Who this page is for: Adults over 50 who have new, deep aching pain and stiffness in both shoulders and/or hips—especially worse in the morning.
What PMR is — in plain words
Polymyalgia rheumatica (PMR) is an inflammatory condition. It makes the tissues around your shoulders and hips feel sore and very stiff. Many people say mornings are the hardest, and it can feel like you have a “flu ache.” PMR usually begins after age 50 and is more common in people over 65.
What PMR feels like
- Aching and stiffness in both shoulders (often the neck and upper arms)
- Aching and stiffness in both hips or thighs
- Morning stiffness that lasts 45 minutes or longer
- Trouble lifting your arms or getting out of a chair because of pain and stiffness (not true muscle weakness)
- Low energy, poor appetite, or low-grade fever can happen, too.
Signs that point away from PMR
- Pain on only one side
- Numbness or tingling (more like a nerve problem)
- True muscle weakness (for example, you can’t stand from a chair because your muscles are weak—not because you’re stiff)
- Pain mainly in the hands or feet (think other kinds of arthritis)
How doctors figure it out
Doctors listen to your story, examine the painful areas, and look at blood tests for inflammation called ESR and CRP. Imaging like ultrasound or MRI may help show inflammation around the shoulders or hips. Doctors also consider look-alike problems (thyroid disease, shoulder tendon tears, hip osteoarthritis, infection, and more). In some cases, the diagnosis becomes clearer by how you respond to treatment over days to weeks.

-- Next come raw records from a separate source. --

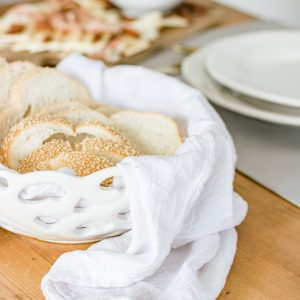 White ceramic bread basket lined with flour sack and filled with fresh loaf of bread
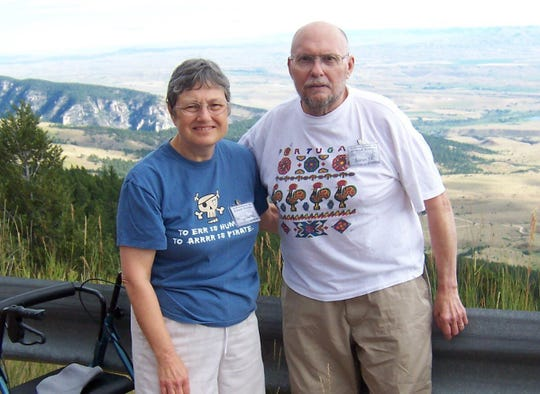 Sue and Jim Machan pose for a photo at Yellowstone National Park in 2010. Their son Derek Machan said it was the last trip his parents were able to take before Jim was given orders not to be on his feet. A GoFundMe campaign to buy a tandem wheelchair bicycle Jim can ride has raised more than $15,000.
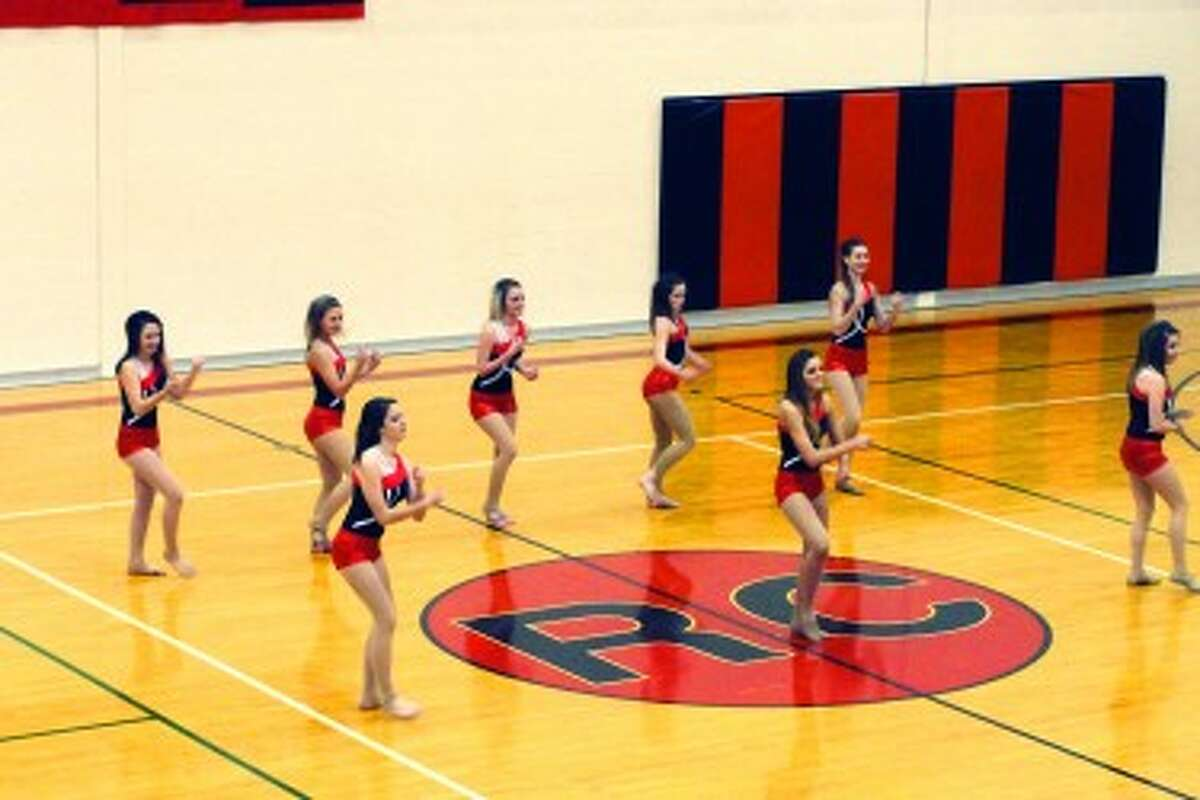 HALFTIME SHOW: RCHS Dance Team entertain the crowds during halftime at varsity basketball games.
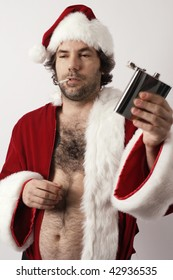 A drunk Santa Claus with flask and ripe with bad attitude.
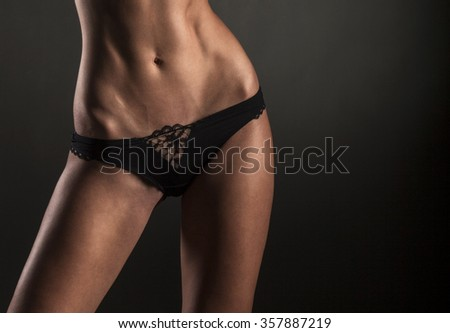 Close-up of a well-groomed and tight stomach of a young woman on a black background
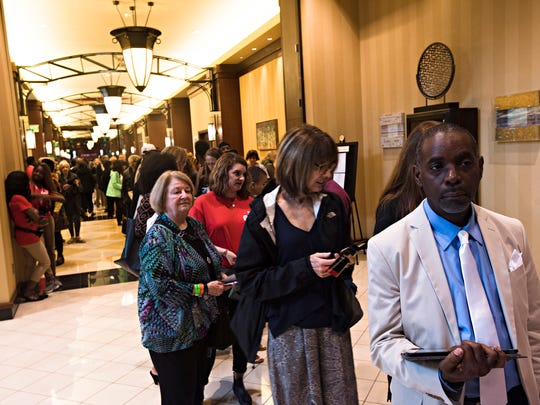 Gordon Hatchett of New York and Louisiana, waits in the registration line at EJI's Symposium at Renaissance Hotel on Thursday, April 26, 2018, in Montgomery, Ala.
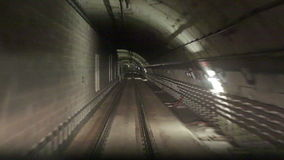 Movement along the rails. In the subway tunnel stock footage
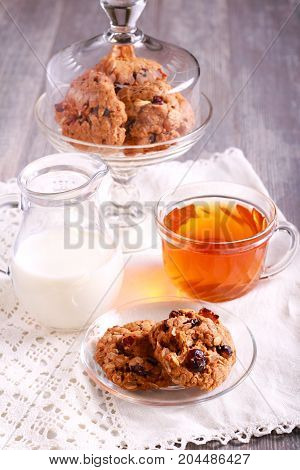 Oat cookies with cranberry dried apricot and nuts on saucer and cup of tea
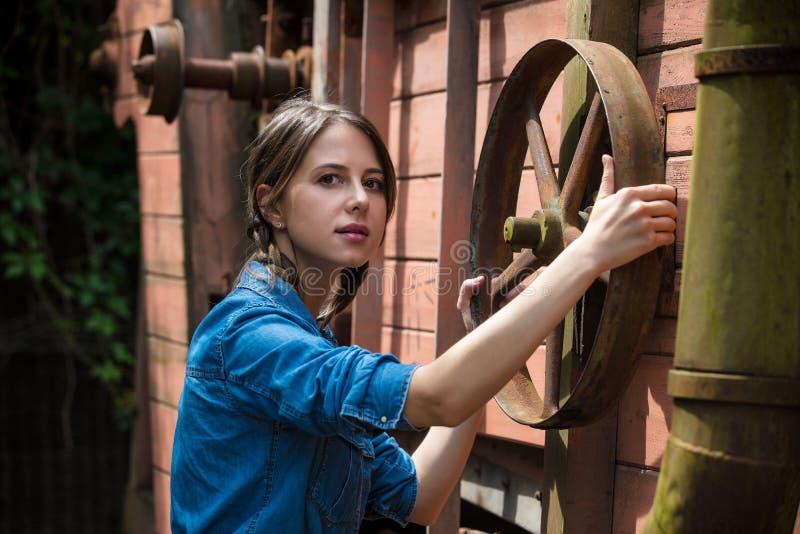 Jeune femme près de roue d'une vieille moissonneuse de cartel en bois XIX de siècle photographie stock libre de droits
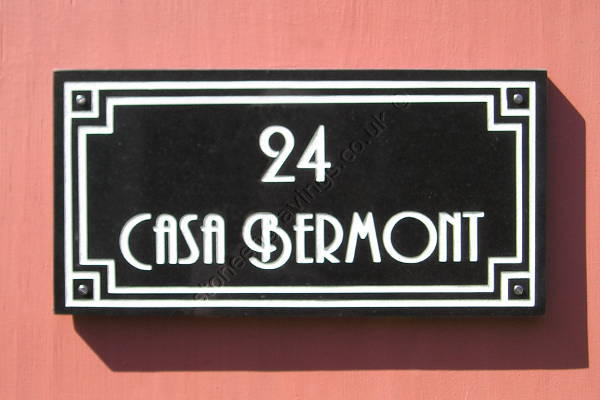 Casa Bermont, Art-Deco style house sign. Black granite with art-deco border and lettering engraved and finished white. The font is Andes.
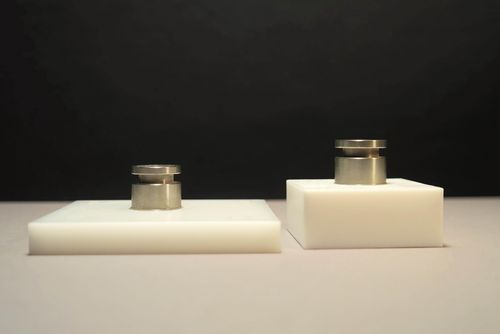 Shown is a combination of adhesively bonded steel cylinders with POM (left) and PTFE (right).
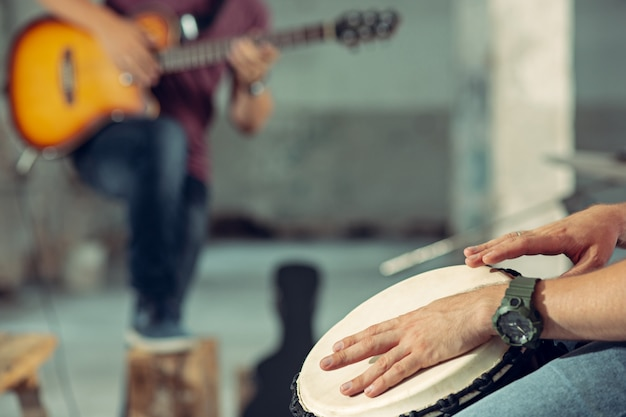 Repetition of rock music band. electric guitar player and drummer behind the drum set. Free Photo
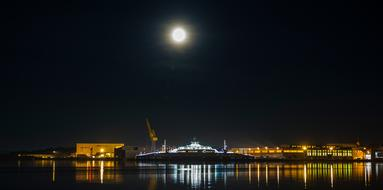 night photo of an industrial shipyard under the moon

Important: A small portion of people with PMR also have giant cell arteritis (GCA), an inflammation of arteries that can threaten vision. New headaches, scalp tenderness, jaw pain with chewing, or any vision change are urgent symptoms—seek same-day care.
What to do next
- Book a visit with your primary-care doctor or a rheumatologist.
- Track morning stiffness time and pain scores (0–10) twice a day for a week.
- List your medications and supplements.
- Move gently—short walks and slow shoulder/hip range-of-motion help most people.
- Don’t start leftover steroids on your own; doses and tapers must be personalized.